One glance at her friend’s face and Lydia knew Polly had heard enough of what had gone on downstairs. More than enough. Her mouth was pulled so tight it was almost bloodless, and she wouldn’t look at Lydia. She was sitting on the edge of her bed, a doll clutched fiercely against her chest, her breath coming in quick little puffs. Lydia went over, sat down beside her and took one of Polly’s hands in her own. She held it tight. Polly leaned against her and said nothing.
17
Chang was still there when the fox girl came back into the burned-out house. He’d waited for her alone in the darkness, knowing she’d return before she knew it herself. The rain had stopped and a thin sliver of moon shimmered on the wet bricks around him and caught the edge of one of the coins she had discarded so readily. He knew how much money meant to her, but he also knew it would not be the money that drew her back. As soon as she stepped over the threshold, he could see she no longer carried her anger with her or wanted to drive a sword through his heart. He thanked the gods for that. But her limbs seemed to weigh heavy on her and the line of her shoulders was curved down like a camel’s back. It pained him to see it.
She stood by the empty doorway, letting her eyes adjust. ‘Chang An Lo,’ she called out. ‘I can’t see you but I know you are here.’
How did she know? Could she sense his presence as keenly as he sensed hers? He moved away from the wall and into the moonlight.
‘I am honoured by your return, Lydia Ivanova.’ He gave a deep bow to show her that he wanted no more harsh words between them.
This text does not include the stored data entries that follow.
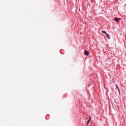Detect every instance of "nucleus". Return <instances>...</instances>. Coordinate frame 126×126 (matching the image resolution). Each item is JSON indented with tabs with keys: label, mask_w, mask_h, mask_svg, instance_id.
I'll return each mask as SVG.
<instances>
[{
	"label": "nucleus",
	"mask_w": 126,
	"mask_h": 126,
	"mask_svg": "<svg viewBox=\"0 0 126 126\" xmlns=\"http://www.w3.org/2000/svg\"><path fill=\"white\" fill-rule=\"evenodd\" d=\"M84 55L85 56H89V53L88 52V51L85 50Z\"/></svg>",
	"instance_id": "nucleus-1"
},
{
	"label": "nucleus",
	"mask_w": 126,
	"mask_h": 126,
	"mask_svg": "<svg viewBox=\"0 0 126 126\" xmlns=\"http://www.w3.org/2000/svg\"><path fill=\"white\" fill-rule=\"evenodd\" d=\"M120 20H122V19H121L120 18H116L115 19V21H116V22H119V21H120Z\"/></svg>",
	"instance_id": "nucleus-2"
},
{
	"label": "nucleus",
	"mask_w": 126,
	"mask_h": 126,
	"mask_svg": "<svg viewBox=\"0 0 126 126\" xmlns=\"http://www.w3.org/2000/svg\"><path fill=\"white\" fill-rule=\"evenodd\" d=\"M116 88L118 89L119 92V94H120V88H119V86H118V85H116Z\"/></svg>",
	"instance_id": "nucleus-3"
},
{
	"label": "nucleus",
	"mask_w": 126,
	"mask_h": 126,
	"mask_svg": "<svg viewBox=\"0 0 126 126\" xmlns=\"http://www.w3.org/2000/svg\"><path fill=\"white\" fill-rule=\"evenodd\" d=\"M106 37H107L108 39H110V35H109V34L108 33H106Z\"/></svg>",
	"instance_id": "nucleus-4"
},
{
	"label": "nucleus",
	"mask_w": 126,
	"mask_h": 126,
	"mask_svg": "<svg viewBox=\"0 0 126 126\" xmlns=\"http://www.w3.org/2000/svg\"><path fill=\"white\" fill-rule=\"evenodd\" d=\"M89 123H90V119H89L87 122V126H88V125H89Z\"/></svg>",
	"instance_id": "nucleus-5"
},
{
	"label": "nucleus",
	"mask_w": 126,
	"mask_h": 126,
	"mask_svg": "<svg viewBox=\"0 0 126 126\" xmlns=\"http://www.w3.org/2000/svg\"><path fill=\"white\" fill-rule=\"evenodd\" d=\"M102 33H104V34H106V33H107V32H106V31H102Z\"/></svg>",
	"instance_id": "nucleus-6"
},
{
	"label": "nucleus",
	"mask_w": 126,
	"mask_h": 126,
	"mask_svg": "<svg viewBox=\"0 0 126 126\" xmlns=\"http://www.w3.org/2000/svg\"><path fill=\"white\" fill-rule=\"evenodd\" d=\"M91 119V117H90V118H89L90 121Z\"/></svg>",
	"instance_id": "nucleus-7"
}]
</instances>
‘Why a Communist?’ she asked and slumped down onto a block of concrete that had once been part of a chimney. ‘What makes you crazy enough to want to be a Communist?’
‘Because I believe in equality.’
‘That makes it sound so simple.’
‘It is simple. It is only men with their greed who make it complicated. ’
She gave a strange snort of scorn that took him by surprise. No Chinese woman would ever make such a noise in front of a man.
‘Nothing is ever that simple,’ she said.
‘It can be.’
The mandarins in her Western world had crowded her mind with untruths and blinded her eyes with the mist of deceit, so that she was seeing what they told her to see instead of what was in front of her. Her tongue was quick, but it tasted only the salt of lies. She knew nothing of China, nothing that was true. He moved around to squat down beside the wall again, the bricks solid at his back, and leaned forward to see her face more clearly. He had never known her so still or heard her voice so empty.
‘Do you know,’ he asked in a gentle tone not meant to anger her, ‘that women and children are still sold as slaves? That absent landlords rob the peasants of the food on their tables and the crops in their fields? That villages are stripped of men, seized by the army, leaving the weak and the old to starve in the streets? Do you know these things?’